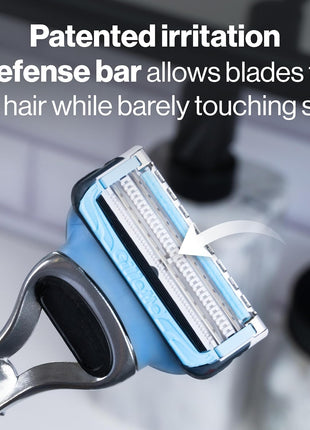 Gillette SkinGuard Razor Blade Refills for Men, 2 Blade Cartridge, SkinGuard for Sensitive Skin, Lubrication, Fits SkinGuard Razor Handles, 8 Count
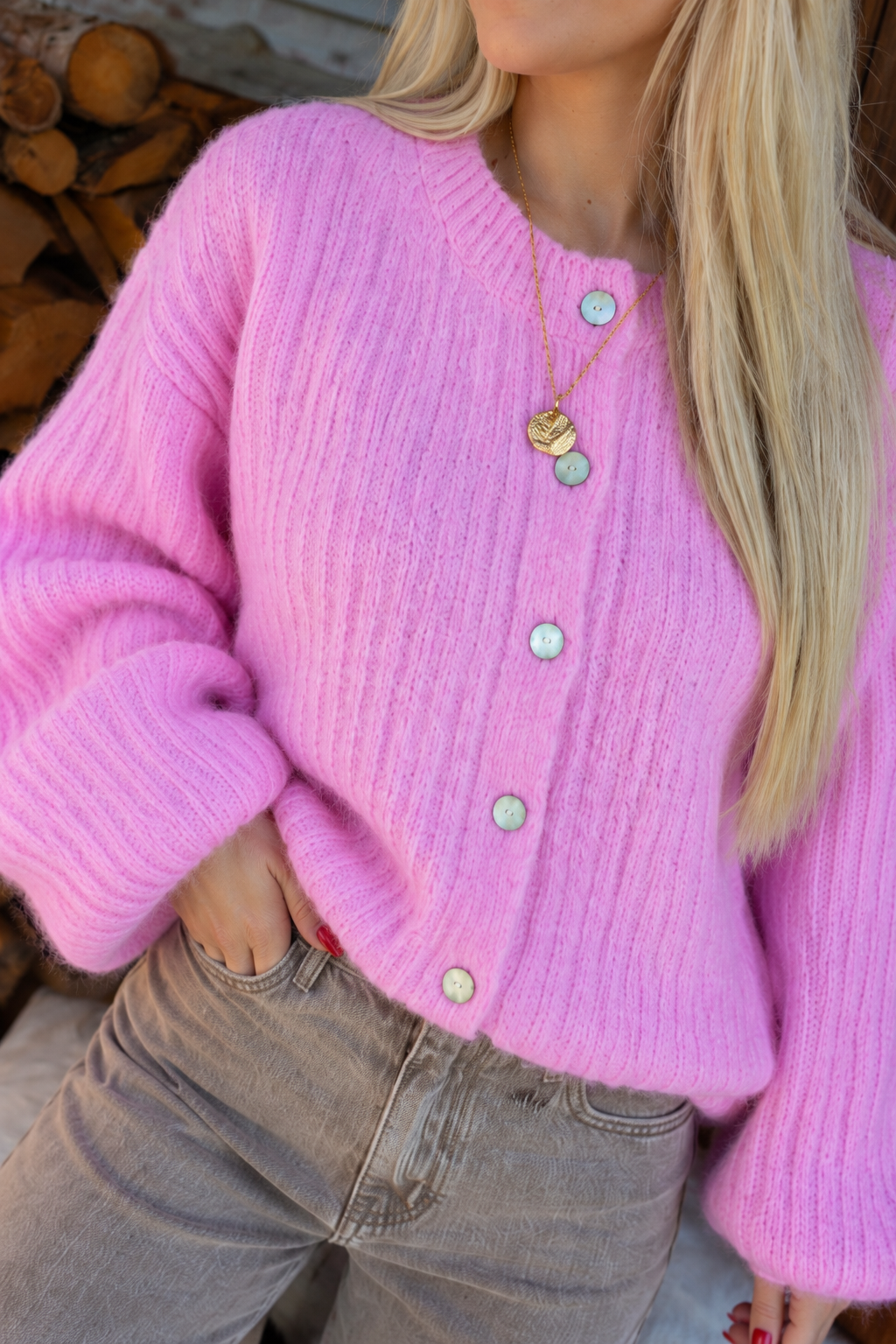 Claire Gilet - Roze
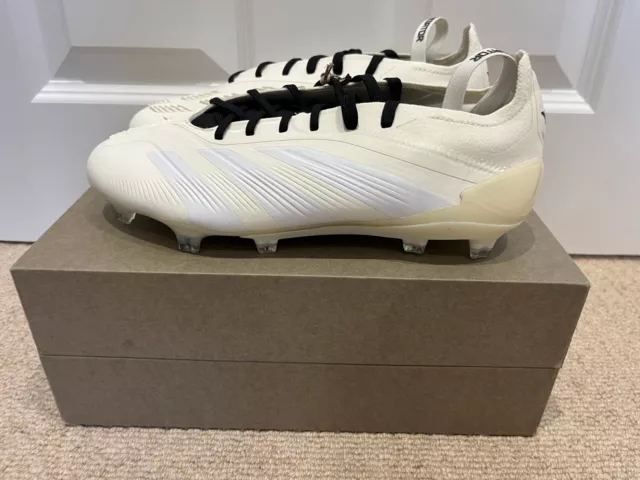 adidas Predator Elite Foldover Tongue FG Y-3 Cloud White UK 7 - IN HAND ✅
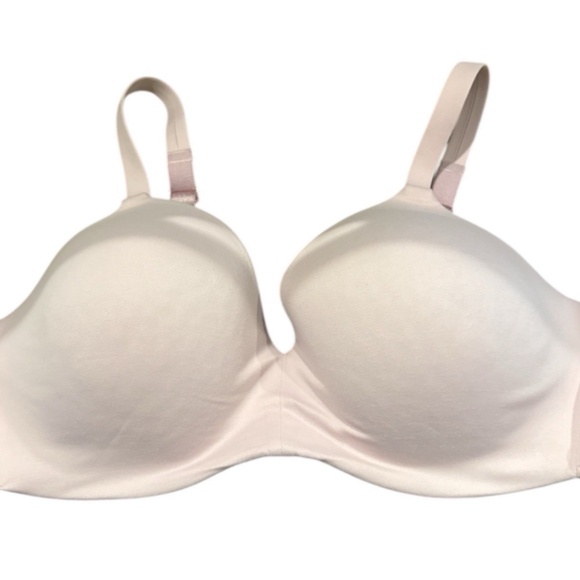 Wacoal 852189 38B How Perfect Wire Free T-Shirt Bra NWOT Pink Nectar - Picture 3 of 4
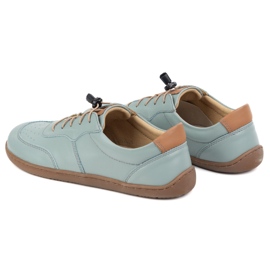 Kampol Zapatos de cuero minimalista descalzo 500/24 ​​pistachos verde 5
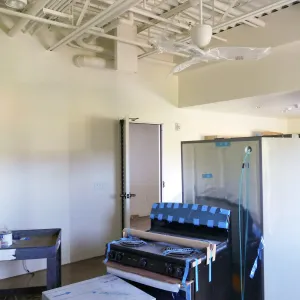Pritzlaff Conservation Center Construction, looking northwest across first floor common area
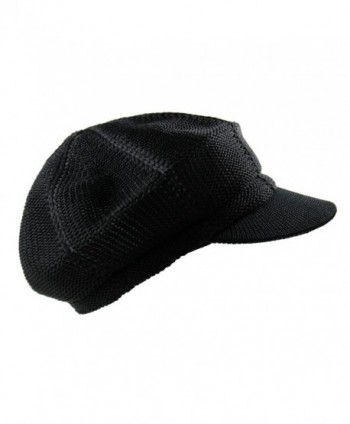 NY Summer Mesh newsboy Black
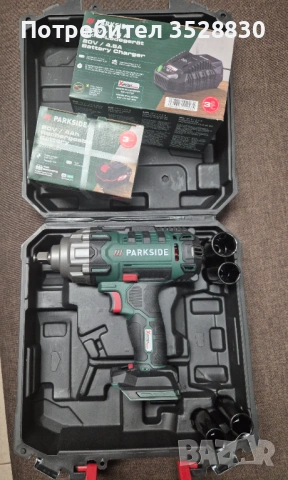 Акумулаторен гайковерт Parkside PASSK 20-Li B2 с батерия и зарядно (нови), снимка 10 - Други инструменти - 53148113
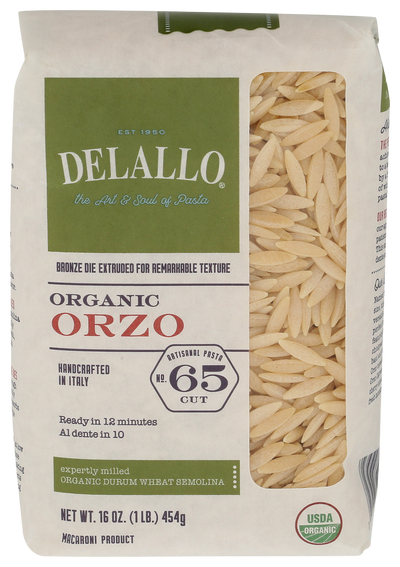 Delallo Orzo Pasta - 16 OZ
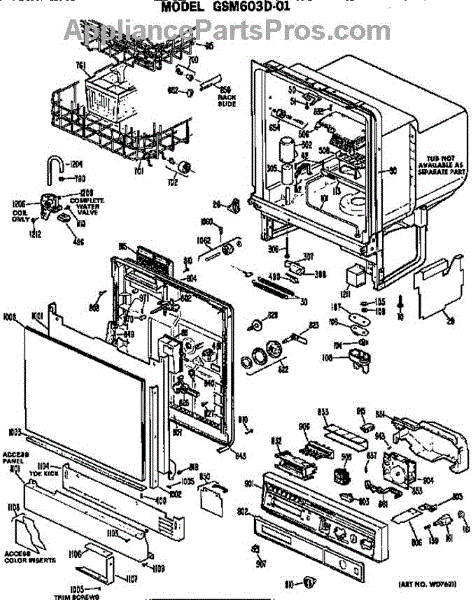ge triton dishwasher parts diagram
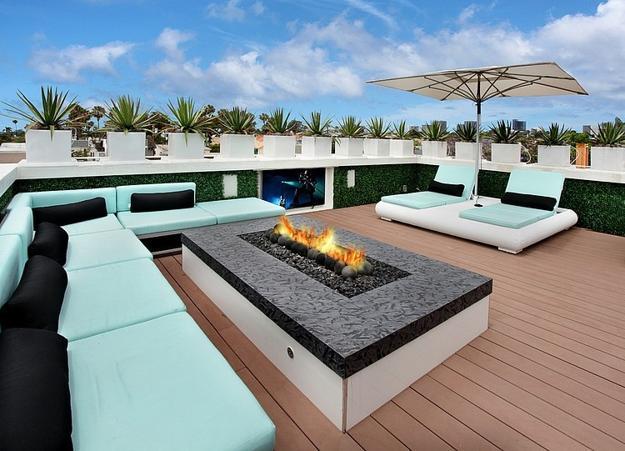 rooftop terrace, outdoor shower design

What this task involves:
Extract the lines exactly, please: the first line of the listing, the line with "NY Summer Mesh newsboy Black", and every line between them, but no pictures.

Solved exercise:
 Gillette SkinGuard Razor Blade Refills for Men, 2 Blade Cartridge, SkinGuard for Sensitive Skin, Lubrication, Fits SkinGuard Razor Handles, 8 Count
 Claire Gilet - Roze
 adidas Predator Elite Foldover Tongue FG Y-3 Cloud White UK 7 - IN HAND ✅
 Wacoal 852189 38B How Perfect Wire Free T-Shirt Bra NWOT Pink Nectar - Picture 3 of 4
 Kampol Zapatos de cuero minimalista descalzo 500/24 ​​pistachos verde 5
Pritzlaff Conservation Center Construction, looking northwest across first floor common area
 NY Summer Mesh newsboy Black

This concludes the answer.